----- Stored records

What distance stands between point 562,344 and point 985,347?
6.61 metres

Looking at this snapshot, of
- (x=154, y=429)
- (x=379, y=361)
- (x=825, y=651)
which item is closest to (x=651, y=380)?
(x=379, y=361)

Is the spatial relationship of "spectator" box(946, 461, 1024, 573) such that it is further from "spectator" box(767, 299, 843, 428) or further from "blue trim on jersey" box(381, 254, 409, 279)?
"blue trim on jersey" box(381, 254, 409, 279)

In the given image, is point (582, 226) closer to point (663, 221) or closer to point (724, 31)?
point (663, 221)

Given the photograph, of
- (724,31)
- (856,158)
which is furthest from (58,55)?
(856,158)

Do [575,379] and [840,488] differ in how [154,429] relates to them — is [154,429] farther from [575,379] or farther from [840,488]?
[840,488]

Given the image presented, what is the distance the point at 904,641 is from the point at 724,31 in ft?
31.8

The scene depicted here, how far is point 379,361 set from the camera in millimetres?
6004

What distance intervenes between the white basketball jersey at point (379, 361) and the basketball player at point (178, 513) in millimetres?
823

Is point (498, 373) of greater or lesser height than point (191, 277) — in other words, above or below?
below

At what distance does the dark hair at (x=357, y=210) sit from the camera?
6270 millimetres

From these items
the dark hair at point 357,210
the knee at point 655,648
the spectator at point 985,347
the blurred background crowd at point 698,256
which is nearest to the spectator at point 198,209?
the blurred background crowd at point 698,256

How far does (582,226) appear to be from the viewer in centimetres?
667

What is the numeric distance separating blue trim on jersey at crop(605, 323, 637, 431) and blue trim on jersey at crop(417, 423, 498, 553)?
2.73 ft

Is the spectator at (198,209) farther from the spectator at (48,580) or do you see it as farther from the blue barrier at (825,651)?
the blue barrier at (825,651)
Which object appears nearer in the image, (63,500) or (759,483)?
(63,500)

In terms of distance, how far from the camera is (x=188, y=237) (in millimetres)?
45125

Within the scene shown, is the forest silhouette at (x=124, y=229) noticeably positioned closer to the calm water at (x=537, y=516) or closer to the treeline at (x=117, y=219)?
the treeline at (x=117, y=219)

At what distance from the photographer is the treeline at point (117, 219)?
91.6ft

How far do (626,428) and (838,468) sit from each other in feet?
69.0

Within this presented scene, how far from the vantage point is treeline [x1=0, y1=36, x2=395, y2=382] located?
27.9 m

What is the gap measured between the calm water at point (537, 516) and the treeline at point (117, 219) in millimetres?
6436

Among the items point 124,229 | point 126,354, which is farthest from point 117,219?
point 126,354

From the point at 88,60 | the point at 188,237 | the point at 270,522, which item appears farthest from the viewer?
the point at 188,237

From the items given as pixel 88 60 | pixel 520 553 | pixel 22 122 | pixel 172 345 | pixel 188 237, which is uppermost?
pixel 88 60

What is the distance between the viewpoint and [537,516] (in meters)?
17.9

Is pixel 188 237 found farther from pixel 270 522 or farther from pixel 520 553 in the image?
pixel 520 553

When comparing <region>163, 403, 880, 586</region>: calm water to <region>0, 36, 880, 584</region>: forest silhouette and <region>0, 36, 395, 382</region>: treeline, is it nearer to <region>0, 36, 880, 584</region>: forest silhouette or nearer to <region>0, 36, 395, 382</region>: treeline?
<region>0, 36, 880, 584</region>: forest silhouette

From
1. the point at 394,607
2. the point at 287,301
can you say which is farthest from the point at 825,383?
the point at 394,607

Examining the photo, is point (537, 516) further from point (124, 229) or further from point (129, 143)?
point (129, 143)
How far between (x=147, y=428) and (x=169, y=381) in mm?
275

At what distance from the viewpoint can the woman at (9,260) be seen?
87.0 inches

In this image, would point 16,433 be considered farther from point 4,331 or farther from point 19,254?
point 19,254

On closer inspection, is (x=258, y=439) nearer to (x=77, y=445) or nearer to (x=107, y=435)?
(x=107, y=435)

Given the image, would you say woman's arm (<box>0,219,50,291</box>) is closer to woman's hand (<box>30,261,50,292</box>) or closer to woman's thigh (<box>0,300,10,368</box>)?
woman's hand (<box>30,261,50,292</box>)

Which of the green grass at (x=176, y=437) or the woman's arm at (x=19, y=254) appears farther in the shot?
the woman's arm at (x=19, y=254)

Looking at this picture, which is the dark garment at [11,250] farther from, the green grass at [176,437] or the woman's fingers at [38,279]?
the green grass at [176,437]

----------

• _Given problem_:
Reproduce the records word for word, starting with the line that contains "From the items" and continuing through the end of the records.

• _Completed task_:
From the items given as pixel 88 60 | pixel 520 553 | pixel 22 122 | pixel 172 345 | pixel 188 237, which is uppermost?
pixel 88 60

What is the distance between the viewpoint and [537,516] (in meters)?
17.9

Is pixel 188 237 found farther from pixel 270 522 or farther from pixel 520 553 in the image?
pixel 520 553

When comparing <region>163, 403, 880, 586</region>: calm water to <region>0, 36, 880, 584</region>: forest silhouette and <region>0, 36, 395, 382</region>: treeline, is it nearer to <region>0, 36, 880, 584</region>: forest silhouette or nearer to <region>0, 36, 395, 382</region>: treeline?
<region>0, 36, 880, 584</region>: forest silhouette

From
1. the point at 394,607
2. the point at 287,301
can you say which is farthest from the point at 825,383?
the point at 394,607

Examining the photo, is point (537, 516) further from point (124, 229) or further from point (129, 143)?
point (129, 143)
How far between (x=147, y=428) and (x=169, y=381) in mm?
275

At what distance from the viewpoint can the woman at (9,260) be seen?
87.0 inches

In this image, would point 16,433 be considered farther from point 4,331 or farther from point 19,254?
point 19,254

On closer inspection, is (x=258, y=439) nearer to (x=77, y=445) or nearer to (x=107, y=435)?
(x=107, y=435)

Given the image, would you say woman's arm (<box>0,219,50,291</box>) is closer to woman's hand (<box>30,261,50,292</box>) or closer to woman's thigh (<box>0,300,10,368</box>)?
woman's hand (<box>30,261,50,292</box>)

Which of the green grass at (x=176, y=437) or the woman's arm at (x=19, y=254) appears farther in the shot?
the woman's arm at (x=19, y=254)

Looking at this picture, which is the dark garment at [11,250] farther from, the green grass at [176,437] or the woman's fingers at [38,279]?
the green grass at [176,437]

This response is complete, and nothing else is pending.